Let $G$ be a finite group of order $\ell$. Let $\mathbb{Z}[1/\ell]\to R$ be a ring homomorphism. Let $M$ be an $R$-module. Let $G\to \text{Aut}_{R-\text{mod}}(M)$ be a group homomorphism. A pair $(e,f)$ of $G$-equivariant $R$-module homomorphisms $M\to M$ is a pair of $G$-typical idempotents if $e+f=\text{Id}_M$, $e\circ f = f\circ e=0$, and for every $R$-module $I$ (with trivial $G$-action), $$\text{Hom}_R(\text{Coker}(e),\text{Coker}(f)\otimes_R I)^G = \{0\}, $$ $$\text{Hom}_R(\text{Coker}(f),\text{Coker}(e)\otimes_R I)^G = \{0\}.$$ The basic example is the pair $(\epsilon_M,\phi_M)$, $$\epsilon_M(m):= \frac{1}{\ell}\sum_{g\in G}g\bullet m, \ \ \phi_M = \text{Id}_M-\epsilon_M.$$ For every $G$-equivariant $R$-module homomorphism $u:M\to M''$, $\epsilon_{M''}\circ u$ equals $u\circ \epsilon_M$. From this it quickly follows that the functor $M\mapsto \epsilon_M(M)$ is exact.

There is a set-valued covariant functor $S_M$ that associates to every commutative,unital $R$-algebra $A$ the set of pairs of $G$-typical idempotents of the $A$-module $M\otimes_R A$ with its induced $G$-action. When $M$ is a projective $R$-module of finite rank, this functor is representable by a locally closed subscheme of the affine space parameterizing pairs $(e,f)$ of elements of $\text{Hom}_R(M,M)$. The basic observation is that this $R$-scheme is étale.

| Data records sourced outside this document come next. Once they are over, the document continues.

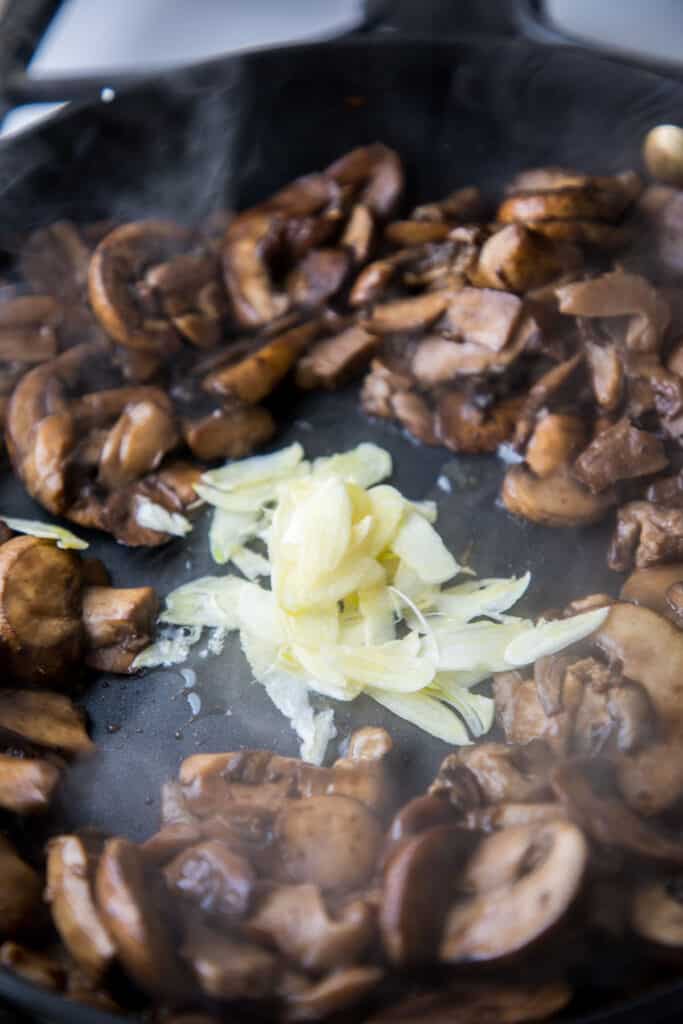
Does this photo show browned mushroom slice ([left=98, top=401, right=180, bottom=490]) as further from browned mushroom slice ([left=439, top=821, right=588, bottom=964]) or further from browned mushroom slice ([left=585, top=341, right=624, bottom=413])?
browned mushroom slice ([left=439, top=821, right=588, bottom=964])

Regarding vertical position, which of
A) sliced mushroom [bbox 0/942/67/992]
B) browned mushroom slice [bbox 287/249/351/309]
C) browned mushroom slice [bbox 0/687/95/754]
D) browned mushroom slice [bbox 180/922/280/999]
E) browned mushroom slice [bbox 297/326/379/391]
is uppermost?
browned mushroom slice [bbox 287/249/351/309]

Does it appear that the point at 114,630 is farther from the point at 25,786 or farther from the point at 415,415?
the point at 415,415

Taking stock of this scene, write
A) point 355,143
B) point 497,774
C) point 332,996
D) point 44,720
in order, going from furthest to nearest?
point 355,143, point 44,720, point 497,774, point 332,996

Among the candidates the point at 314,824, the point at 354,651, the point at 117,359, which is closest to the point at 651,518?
the point at 354,651

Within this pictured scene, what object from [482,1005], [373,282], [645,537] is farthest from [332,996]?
[373,282]

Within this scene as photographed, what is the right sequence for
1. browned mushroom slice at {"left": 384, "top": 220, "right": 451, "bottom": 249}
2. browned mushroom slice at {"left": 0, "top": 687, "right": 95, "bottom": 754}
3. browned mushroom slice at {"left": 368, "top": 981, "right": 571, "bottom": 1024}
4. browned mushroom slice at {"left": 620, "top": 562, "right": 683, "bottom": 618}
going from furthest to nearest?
browned mushroom slice at {"left": 384, "top": 220, "right": 451, "bottom": 249} → browned mushroom slice at {"left": 620, "top": 562, "right": 683, "bottom": 618} → browned mushroom slice at {"left": 0, "top": 687, "right": 95, "bottom": 754} → browned mushroom slice at {"left": 368, "top": 981, "right": 571, "bottom": 1024}

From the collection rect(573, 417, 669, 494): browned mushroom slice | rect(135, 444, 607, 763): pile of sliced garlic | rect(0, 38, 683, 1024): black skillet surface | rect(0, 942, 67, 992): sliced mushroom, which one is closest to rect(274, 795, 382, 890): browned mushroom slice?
rect(135, 444, 607, 763): pile of sliced garlic

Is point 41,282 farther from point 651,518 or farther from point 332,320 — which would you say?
point 651,518
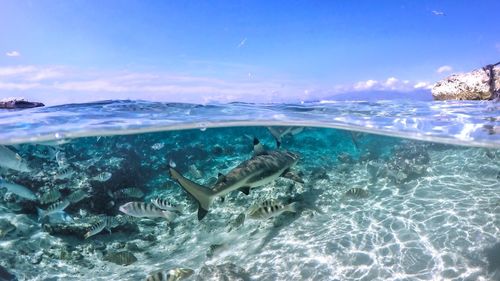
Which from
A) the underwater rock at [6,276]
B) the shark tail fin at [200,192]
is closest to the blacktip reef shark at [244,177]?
the shark tail fin at [200,192]

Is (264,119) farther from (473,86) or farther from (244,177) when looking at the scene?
(473,86)

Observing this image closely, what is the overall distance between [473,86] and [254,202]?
12.2 m

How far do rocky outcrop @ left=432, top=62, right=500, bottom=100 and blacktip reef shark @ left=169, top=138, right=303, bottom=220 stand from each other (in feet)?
41.3

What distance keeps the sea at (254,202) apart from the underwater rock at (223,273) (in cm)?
6

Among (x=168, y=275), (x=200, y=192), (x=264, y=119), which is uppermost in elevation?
(x=264, y=119)

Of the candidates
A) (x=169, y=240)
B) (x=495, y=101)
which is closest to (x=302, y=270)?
(x=169, y=240)

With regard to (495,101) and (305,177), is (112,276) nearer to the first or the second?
(305,177)

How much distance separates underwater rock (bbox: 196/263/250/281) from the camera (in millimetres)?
7793

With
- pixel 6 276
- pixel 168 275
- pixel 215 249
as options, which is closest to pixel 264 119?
pixel 215 249

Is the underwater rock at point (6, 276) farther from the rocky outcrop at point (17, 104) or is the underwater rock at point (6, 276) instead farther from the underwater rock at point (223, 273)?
the rocky outcrop at point (17, 104)

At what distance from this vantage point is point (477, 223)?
923cm

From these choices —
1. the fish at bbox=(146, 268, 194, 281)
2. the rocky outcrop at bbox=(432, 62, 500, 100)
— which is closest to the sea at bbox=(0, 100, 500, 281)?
the fish at bbox=(146, 268, 194, 281)

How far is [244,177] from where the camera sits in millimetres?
6816

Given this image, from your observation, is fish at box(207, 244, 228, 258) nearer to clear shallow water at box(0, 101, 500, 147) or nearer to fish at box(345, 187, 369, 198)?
fish at box(345, 187, 369, 198)
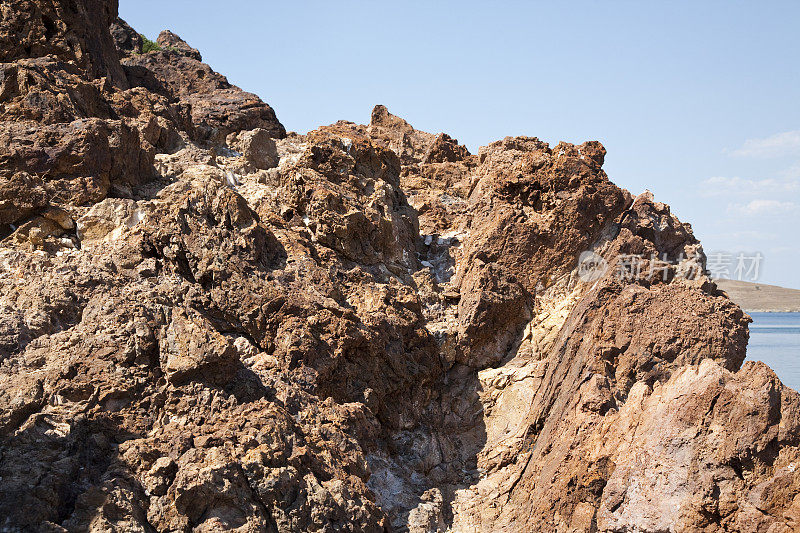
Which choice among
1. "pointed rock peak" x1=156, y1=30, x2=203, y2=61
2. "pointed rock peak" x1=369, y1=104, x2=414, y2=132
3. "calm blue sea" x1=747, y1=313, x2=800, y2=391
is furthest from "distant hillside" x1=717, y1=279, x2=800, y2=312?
"pointed rock peak" x1=156, y1=30, x2=203, y2=61

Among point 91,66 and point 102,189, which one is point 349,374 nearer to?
point 102,189

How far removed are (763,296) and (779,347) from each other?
39.8 m

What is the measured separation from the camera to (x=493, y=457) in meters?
11.9

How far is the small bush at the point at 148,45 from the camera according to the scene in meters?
23.6

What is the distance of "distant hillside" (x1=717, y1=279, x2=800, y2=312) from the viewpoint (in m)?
76.9

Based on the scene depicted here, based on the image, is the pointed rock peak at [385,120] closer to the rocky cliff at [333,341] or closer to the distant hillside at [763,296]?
the rocky cliff at [333,341]

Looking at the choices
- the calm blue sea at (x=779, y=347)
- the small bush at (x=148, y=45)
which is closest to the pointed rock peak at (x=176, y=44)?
the small bush at (x=148, y=45)

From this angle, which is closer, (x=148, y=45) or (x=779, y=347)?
(x=148, y=45)

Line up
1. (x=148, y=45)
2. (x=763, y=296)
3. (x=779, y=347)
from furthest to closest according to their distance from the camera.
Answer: (x=763, y=296) < (x=779, y=347) < (x=148, y=45)

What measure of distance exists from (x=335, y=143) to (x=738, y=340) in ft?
28.5

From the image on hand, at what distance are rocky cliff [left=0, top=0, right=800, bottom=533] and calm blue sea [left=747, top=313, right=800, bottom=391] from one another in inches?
702

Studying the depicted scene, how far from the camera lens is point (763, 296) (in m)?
82.9

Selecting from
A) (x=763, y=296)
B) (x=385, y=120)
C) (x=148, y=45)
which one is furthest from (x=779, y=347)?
(x=148, y=45)

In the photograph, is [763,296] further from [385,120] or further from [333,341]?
[333,341]
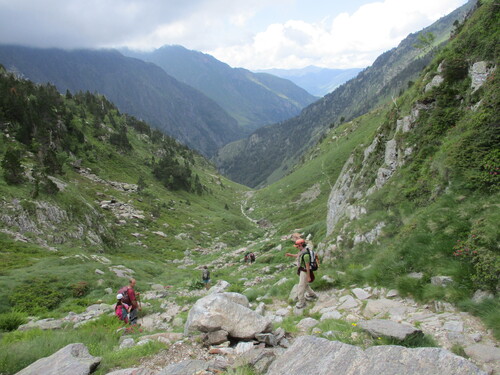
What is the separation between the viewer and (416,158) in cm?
1444

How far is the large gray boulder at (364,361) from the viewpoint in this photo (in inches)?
177

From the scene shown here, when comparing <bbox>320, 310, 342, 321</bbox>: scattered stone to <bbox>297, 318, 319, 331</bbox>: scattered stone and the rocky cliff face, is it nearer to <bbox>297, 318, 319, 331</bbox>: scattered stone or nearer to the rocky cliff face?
<bbox>297, 318, 319, 331</bbox>: scattered stone

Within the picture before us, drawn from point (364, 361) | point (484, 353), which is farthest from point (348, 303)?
point (364, 361)

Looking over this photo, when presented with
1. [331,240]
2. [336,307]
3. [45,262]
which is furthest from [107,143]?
[336,307]

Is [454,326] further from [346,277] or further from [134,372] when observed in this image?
[134,372]

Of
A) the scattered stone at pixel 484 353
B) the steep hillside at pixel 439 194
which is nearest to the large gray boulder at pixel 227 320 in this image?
the scattered stone at pixel 484 353

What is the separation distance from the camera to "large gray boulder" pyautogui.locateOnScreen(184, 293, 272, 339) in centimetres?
798

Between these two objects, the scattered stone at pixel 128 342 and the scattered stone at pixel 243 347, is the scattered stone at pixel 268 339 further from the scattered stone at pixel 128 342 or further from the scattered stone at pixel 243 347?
the scattered stone at pixel 128 342

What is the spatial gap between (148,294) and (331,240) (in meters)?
12.7

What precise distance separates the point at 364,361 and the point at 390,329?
1675 mm

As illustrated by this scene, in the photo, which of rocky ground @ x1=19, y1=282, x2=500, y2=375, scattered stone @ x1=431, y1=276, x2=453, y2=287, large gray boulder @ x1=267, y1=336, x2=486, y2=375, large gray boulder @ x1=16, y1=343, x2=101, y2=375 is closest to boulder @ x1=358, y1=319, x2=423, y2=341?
rocky ground @ x1=19, y1=282, x2=500, y2=375

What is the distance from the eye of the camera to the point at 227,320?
825 centimetres

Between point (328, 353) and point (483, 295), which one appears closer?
point (328, 353)

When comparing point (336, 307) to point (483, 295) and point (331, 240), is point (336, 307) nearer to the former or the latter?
point (483, 295)
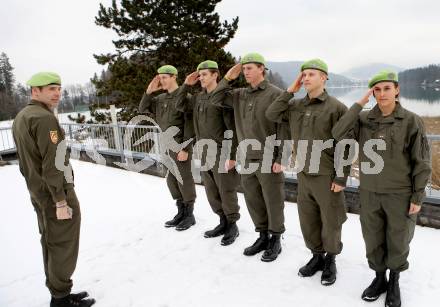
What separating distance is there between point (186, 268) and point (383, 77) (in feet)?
9.28

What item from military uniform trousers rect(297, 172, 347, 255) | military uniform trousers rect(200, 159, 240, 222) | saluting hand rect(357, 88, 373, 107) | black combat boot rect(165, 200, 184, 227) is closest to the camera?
saluting hand rect(357, 88, 373, 107)

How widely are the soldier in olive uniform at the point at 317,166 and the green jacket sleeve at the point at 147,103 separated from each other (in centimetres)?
220

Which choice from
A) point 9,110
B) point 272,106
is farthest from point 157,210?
point 9,110

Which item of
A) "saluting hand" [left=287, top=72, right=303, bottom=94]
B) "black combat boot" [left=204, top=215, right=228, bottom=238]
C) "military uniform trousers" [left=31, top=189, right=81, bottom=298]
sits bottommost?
"black combat boot" [left=204, top=215, right=228, bottom=238]

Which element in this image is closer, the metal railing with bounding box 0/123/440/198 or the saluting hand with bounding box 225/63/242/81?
the saluting hand with bounding box 225/63/242/81

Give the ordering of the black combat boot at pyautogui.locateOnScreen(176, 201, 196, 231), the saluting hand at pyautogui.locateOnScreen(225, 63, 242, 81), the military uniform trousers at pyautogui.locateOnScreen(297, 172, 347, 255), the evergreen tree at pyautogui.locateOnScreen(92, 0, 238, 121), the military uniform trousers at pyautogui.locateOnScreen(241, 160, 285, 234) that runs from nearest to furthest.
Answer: the military uniform trousers at pyautogui.locateOnScreen(297, 172, 347, 255)
the military uniform trousers at pyautogui.locateOnScreen(241, 160, 285, 234)
the saluting hand at pyautogui.locateOnScreen(225, 63, 242, 81)
the black combat boot at pyautogui.locateOnScreen(176, 201, 196, 231)
the evergreen tree at pyautogui.locateOnScreen(92, 0, 238, 121)

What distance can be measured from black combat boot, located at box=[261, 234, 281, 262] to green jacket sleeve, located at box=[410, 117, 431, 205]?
168cm

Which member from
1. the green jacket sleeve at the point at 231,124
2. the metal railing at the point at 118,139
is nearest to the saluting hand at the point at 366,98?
the green jacket sleeve at the point at 231,124

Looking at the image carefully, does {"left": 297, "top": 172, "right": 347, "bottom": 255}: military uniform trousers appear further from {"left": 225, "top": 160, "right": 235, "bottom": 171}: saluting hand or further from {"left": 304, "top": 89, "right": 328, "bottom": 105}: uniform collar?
{"left": 225, "top": 160, "right": 235, "bottom": 171}: saluting hand

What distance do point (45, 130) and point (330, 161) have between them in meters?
2.55

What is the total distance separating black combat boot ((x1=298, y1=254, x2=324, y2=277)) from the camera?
3.47 metres

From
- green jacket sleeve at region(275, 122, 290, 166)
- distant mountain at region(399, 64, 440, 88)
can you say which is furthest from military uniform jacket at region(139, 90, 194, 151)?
distant mountain at region(399, 64, 440, 88)

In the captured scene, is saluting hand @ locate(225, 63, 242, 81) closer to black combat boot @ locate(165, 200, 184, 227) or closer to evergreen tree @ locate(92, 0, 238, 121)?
black combat boot @ locate(165, 200, 184, 227)

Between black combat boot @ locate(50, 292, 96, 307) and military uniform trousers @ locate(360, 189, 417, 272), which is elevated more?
military uniform trousers @ locate(360, 189, 417, 272)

To see this, let $I\subset R$ be a square-zero ideal. Denote $\overline{R}=R/I$. Denote $\overline{M}=M\otimes_R \overline{R}$. Let $(\overline{e},\overline{f})$ be a $G$-typical pair for the $\overline{R}$-module $\overline{M}$. Denote by $\overline{E}$, resp. $\overline{F}$, the image of $\overline{e}$, resp. the image of $\overline{f}$. These $\overline{R}$-submodules of $\overline{M}$ give a direct sum decomposition that is $G$-equivariant. Denote by $\pi:M\to \overline{M}$ the quotient homomorphism. Then $\pi^{-1}(\overline{E})$ fits into a short exact sequence, $$0 \to I\otimes_\overline{R} \overline{M} \to \pi^{-1}(\overline{E}) \to \overline{E} \to 0.$$ The quotient by the submodule $I\otimes_\overline{R} \overline{F}$ is a projective $R$-module $E$ with an induced $G$-action. Similarly define $F$. Because the $R$-modules are projective of finite rank, the quotient homomorpisms $$\text{Hom}_R(M,E) \to \text{Hom}_{\overline{R}}(\overline{M},\overline{E}), \ \text{Hom}_R(E,M)\to \text{Hom}_{\overline{R}}(\overline{E},\overline{M}),$$ are both surjective, and similarly for $F$. For an arbitrary lift of a $G$-equivariant $\overline{R}$-module homomorphism, after applying $\epsilon$, the lift is also $G$-equivariant. Thus, the $G$-equivariant direct sum decomposition, $$\overline{M}\twoheadrightarrow \overline{E}\hookrightarrow \overline{M}, \ \ \overline{M}\twoheadrightarrow \overline{F}\hookrightarrow \overline{M},$$ lifts to a $G$-equivariant direct sum decomposition of $M$, $$M\to E\oplus F.$$ Moreover, by hypothesis, $$\text{Hom}_\overline{R}(\overline{E},I\otimes_\overline{R}\overline{F})^G = \{0\}, $$ $$\text{Hom}_\overline{R}(\overline{F},I\otimes_\overline{R}\overline{E})^G = \{0\}. $$ Thus, this $G$-invariant direct sum decomposition is unique. Therefore the functor $S_M$ is étale.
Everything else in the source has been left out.